今回の記事では、特に「採用で困らない店になる」という視点から、流されやすい経営のパターンを診断しながら、自己軸をどう作るかを一緒に考えていきます。
📋 この記事でわかること
- 値引き・人材・流行追随という3つの「流されやすいパターン」の正体
- 採用で困らない店をつくるために、本当に整えるべきこと
- 「働きたいと思われる店」と「そうでない店」の根本的な違い
- 自己軸を持った経営判断をするための診断チェックポイント
こんな方におすすめ
- ✅ 求人を出しても応募が来ない、または来ても早期離職が続いている方
- ✅ お客さんの値引き要求や流行りの手法に「なんとなく」流されている自覚がある方
- ✅ 採用を改善したいが、何から手をつければいいか分からない飲食店・美容室オーナー
- ✅ 経営の判断軸を自分の中にしっかり持ちたいと感じている方
- ✅ 「うちで働きたい」と言われる店づくりに本気で取り組みたい方

流されやすい経営者が繰り返す3つのパターン
まず、「流されている」状態を正確に把握するところから始めましょう。よくあるのは次の3つです。
チェックポイント①:値引き対応で判断している
「他の店はもっと安い」と言われると断れず、値引きに応じてしまう。あるいはクーポンや割引を常態化させていて、気づけばそれなしでは新規が来なくなっている。この状態になると、利益が削られるだけでなく、「安さで集まったお客さん」が中心になり、店の雰囲気や客層まで変わっていきます。

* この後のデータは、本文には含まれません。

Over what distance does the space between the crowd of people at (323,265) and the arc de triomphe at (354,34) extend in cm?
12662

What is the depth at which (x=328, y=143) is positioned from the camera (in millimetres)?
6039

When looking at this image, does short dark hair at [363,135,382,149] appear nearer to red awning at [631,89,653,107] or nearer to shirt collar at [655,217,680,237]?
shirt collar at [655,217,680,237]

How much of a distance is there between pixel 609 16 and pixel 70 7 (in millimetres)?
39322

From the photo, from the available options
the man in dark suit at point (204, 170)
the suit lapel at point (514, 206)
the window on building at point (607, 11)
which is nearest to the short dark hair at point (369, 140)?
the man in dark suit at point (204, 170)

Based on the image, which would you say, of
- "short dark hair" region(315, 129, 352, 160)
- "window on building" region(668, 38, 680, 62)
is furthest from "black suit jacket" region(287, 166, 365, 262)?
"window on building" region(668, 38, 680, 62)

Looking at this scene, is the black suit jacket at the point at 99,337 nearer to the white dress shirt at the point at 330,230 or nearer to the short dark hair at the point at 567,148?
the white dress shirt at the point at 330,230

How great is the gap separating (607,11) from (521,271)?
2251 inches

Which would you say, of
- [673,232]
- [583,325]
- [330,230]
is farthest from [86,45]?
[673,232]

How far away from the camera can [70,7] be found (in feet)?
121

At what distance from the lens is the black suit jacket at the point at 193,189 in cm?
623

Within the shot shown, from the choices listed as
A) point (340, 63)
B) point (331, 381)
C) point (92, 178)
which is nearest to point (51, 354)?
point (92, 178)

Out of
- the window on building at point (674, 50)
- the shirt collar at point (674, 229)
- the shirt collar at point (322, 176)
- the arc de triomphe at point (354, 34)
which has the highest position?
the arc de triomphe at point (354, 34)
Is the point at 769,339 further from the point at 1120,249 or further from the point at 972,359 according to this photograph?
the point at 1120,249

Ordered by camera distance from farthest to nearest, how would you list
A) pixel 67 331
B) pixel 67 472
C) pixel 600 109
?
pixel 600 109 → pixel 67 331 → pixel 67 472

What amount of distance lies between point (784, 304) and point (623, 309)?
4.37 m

✅ ポイント:値引きに応じた瞬間、「うちはそういう店です」と表明していることになります。POP・メニュー設計・看板を使って価値を伝える打ち手に切り替えましょう。
チェックポイント②:採用と離職で振り回されている
人手が足りないから誰でもいいと採用する。すぐ辞める。また採用する——この繰り返しをしている店は、採用の「仕組み」以前に、「選ばれる店になっているか」という問いを飛ばしています。求人媒体に出しても来ない、来ても定着しない。それは採用の問題に見えて、実は店そのものの問題であることが多いです。
✅ ポイント:「働きたい店」と「お客さんに来てほしい店」は同じ根を持っています。採用を改善したいなら、まず繁盛店としての土台を整えることが先決です。
チェックポイント③:流行りの集客法にすぐ飛びつく
TikTokが流行ってるから始めた。Instagramのリール動画をやってみた。でも3週間で止めた——というパターン。情報収集力は高いのに、継続力が続かず、結果が出ないまま次の手法に移る。これは「手法の問題」ではなく、「軸の問題」です。何のためにその手段を使うのかが決まっていないから、続かない。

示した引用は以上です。